- [BRANO SELEZIONATO]
Importante, sia per il contesto dove è nato lo spettacolo sia per dove è stato proposto, la scelta dello Sri Lanka con “Untouched” a cura del gruppo Inter Act Art che è formato da membri di varie etnie e di diverse religioni. Il tema, come dicevamo, è coraggioso: la crisi di coppia in un mondo dove non è contemplato il tradimento né il divorzio. Se la recitazione è molto naif, con le voci fuori campo che rappresentano gli altri personaggi, la scena è costruita con semplicità e sapienza: un grande telo con all’interno tre igloo, canadesi da campeggio, che la sostengono. Ad una prima occhiata sembra di trovarsi davanti all’immagine del Piccolo Principe con il serpente che si è ingoiato l’elefante divenendo una sorta di cappello. Lei (gli altri personaggi sono Lui, il marito, e l’Amante, come a farne una storia universale) si muove sotto questa rete, infagottata, ingabbiata, reclusa all’interno delle regole del matrimonio con un coniuge che non ama e dal quale viene trascurata. Sotto questo velo traforato Lei muovendosi lo allarga, lo amplia, ci cammina sotto, lo deforma, lo abita, come un pesce dentro la rete del pescatore, impigliata, intrappolata in questa ragnatela, dentro questa bolla di sapone, racchiusa all’interno di questa enorme Big Babol. Lei è compressa in casa, schiacciata in quel rapporto, prigioniera del e nel matrimonio. Importanti le luci che danno corpo e anima alla semplice evoluzione di questa donna che comincia a frequentare un altro uomo per solitudine e non certo per lussuria. Quando inizia a vedersi con l’Amante la donna esce dal suo guscio, dalla sua prigione dorata. E quel telo che sorregge debolmente tutta la sua esistenza come un colosso dai piedi d’argilla, come un castello di sabbia in riva al mare, ora diventa abito nuziale adesso si trasforma in cappio fino alla scena finale dove Lei sembra issarsi come dentro un vulcano, come la Winnie in “Giorni Felici”. Una critica ai matrimoni combinati, insoddisfacenti e infelici, la rivendicazione che anche la donna può scegliesi il proprio futuro e la propria felicità: un teatro didascalico e ingenuo ma con qualcosa da dire e da raccontare: una protesta gentile ma necessaria.

(Record di annotazione per il rilevamento)
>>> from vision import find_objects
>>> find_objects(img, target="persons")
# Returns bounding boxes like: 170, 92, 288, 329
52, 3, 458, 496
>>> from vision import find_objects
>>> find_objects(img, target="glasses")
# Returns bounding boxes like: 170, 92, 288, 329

--

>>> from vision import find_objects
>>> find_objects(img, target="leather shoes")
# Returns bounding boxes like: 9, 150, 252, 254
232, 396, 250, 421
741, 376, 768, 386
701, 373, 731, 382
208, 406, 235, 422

- [ISTRUZIONI DEL COMPITO]
Nel brano su "Untouched", che cosa sostiene il grande telo che costruisce la scena?

- [SOLUZIONE DEL COMPITO]
Tre igloo, canadesi da campeggio, collocati al suo interno.